Bisnis.com, JAKARTA--Proyek pembangunan menggunakan skema kerja sama pemerintah dan badan usaha (KPBU) yang dibangun dari nol atau green field dinilai lebih banyak keuntungannya dibandingkan dengan brown field.
Pemerhati penerbangan dari CommunicAvia Gerry Soejatman mengatakan, langkah pemerintah menjadikan proyek KPBU Bandara Singkawang senilai Rp4,3 triliun sebagai percontohan sudah tepat.

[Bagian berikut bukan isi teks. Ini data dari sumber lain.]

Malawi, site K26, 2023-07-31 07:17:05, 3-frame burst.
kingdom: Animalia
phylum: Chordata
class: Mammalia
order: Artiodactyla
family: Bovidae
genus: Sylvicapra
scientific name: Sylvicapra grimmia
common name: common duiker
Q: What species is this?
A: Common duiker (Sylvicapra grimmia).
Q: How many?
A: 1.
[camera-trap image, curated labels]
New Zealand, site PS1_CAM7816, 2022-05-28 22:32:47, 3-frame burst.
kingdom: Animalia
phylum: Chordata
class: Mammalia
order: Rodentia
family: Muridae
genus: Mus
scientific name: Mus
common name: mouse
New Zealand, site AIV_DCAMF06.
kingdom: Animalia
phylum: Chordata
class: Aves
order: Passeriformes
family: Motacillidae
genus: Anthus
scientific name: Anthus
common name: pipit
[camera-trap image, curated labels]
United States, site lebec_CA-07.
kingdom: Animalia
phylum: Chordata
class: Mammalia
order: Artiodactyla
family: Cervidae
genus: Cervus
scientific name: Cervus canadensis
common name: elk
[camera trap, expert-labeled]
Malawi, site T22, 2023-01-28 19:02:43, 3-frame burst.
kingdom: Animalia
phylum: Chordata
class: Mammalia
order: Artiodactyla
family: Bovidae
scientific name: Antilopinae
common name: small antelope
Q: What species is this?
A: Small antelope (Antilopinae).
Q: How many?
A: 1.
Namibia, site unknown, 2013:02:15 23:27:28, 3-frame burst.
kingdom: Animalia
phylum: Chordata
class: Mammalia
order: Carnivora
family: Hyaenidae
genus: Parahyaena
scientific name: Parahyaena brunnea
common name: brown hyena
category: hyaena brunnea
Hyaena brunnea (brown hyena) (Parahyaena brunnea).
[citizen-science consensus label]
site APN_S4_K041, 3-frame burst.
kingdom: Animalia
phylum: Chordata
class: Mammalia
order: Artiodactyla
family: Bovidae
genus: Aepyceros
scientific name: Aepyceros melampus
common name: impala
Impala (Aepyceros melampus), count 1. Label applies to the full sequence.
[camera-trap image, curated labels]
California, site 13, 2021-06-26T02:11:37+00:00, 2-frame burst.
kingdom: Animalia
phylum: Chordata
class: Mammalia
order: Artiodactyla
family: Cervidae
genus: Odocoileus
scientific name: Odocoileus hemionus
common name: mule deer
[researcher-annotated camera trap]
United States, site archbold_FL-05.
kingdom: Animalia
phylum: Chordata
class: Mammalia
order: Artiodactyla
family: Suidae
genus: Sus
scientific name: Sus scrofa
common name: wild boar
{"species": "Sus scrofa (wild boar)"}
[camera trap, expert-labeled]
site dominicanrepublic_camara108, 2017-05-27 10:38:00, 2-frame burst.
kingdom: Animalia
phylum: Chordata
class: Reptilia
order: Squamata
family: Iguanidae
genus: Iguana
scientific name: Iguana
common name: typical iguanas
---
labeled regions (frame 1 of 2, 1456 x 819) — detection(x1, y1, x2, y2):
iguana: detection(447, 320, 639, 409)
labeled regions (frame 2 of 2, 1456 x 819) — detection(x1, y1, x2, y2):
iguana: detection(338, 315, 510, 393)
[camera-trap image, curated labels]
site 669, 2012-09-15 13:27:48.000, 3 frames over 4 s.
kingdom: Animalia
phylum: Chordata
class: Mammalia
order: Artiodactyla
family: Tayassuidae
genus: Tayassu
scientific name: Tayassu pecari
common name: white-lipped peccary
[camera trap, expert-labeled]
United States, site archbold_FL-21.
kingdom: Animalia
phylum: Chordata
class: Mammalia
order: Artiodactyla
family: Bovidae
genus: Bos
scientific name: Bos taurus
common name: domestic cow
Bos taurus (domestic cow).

"Ketika proyek tersebut dimulai dari nol diharapkan ada modifikasi, dari master desain yang sudah ditentukan, sesuai dengan kebutuhan dan karakteristik bandara. Itu justru hal yang positif," katanya kepada Bisnis.com, Senin (7/10/2019).
Dia menambahkan setiap bandara di Indonesia memiliki keunikan dan karakteristik masing-masing baik dari topografi maupun sifat pergerakan pesawat dan penumpangnya. Bila pembangunan dimulai dari nol, investor bisa memaksimalkan daya imajinasinya untuk membuat bandara lebih optimal.
Gerry memberi contoh untuk usulan desain bandara. Jika proyek greenfield, maka investor bisa bebas membuat desain sesuai dengan studi mereka yang dianggap bisa menjadikannya bermanfaat.
Namun, hal tersebut juga membutuhkan dukungan dari pemerintah daerah setempat agar persetujuan yang terkait dengan rencana pembangunan bandara tidak menjadi hambatan. Terlebih, beberapa wilayah lain di luar Jawa membutuhkan lebih banyak konektivitas udara.
Baca Juga
Dia menuturkan optimalisasi bandara bukan hanya dilihat dari sisi pendapatan, melainkan juga dari sisi kemanfaatannya terhadap daerah setempat. Bandara sudah terbangun yang ditawarkan melalui skema KPBU justru berisiko memiliki limitasi.
Pemerintah melakukan KPBU proyek bandara yang pertama kali adalah untuk Bandara Komodo di Labuan Bajo. Kekurangan dalam proses KPBU tersebut diperbaiki dan diterapkan untuk Bandara Singkawang.
"Kalau Labuan Bajo bandaranya ini sudah ada, sehingga kreativitas peserta lelang terbatas. Terlebih, bandara tersebut memiliki banyak obstacle," ujarnya.
Pemerintah diketahui sedang menawarkan pembangunan Bandara Singkawang menggunakan skema KBPU kepada investor dalam market sounding senilai Rp4,3 triliun.
Berdasarkan data Kementerian Perhubungan, nilai investasi tersebut terdiri atas belanja modal sebesar Rp1,7 triliun dan belanja operasi sebesar Rp2,6 triliun. Adapun, hak konsesi yang ditawarkan selama 32 tahun.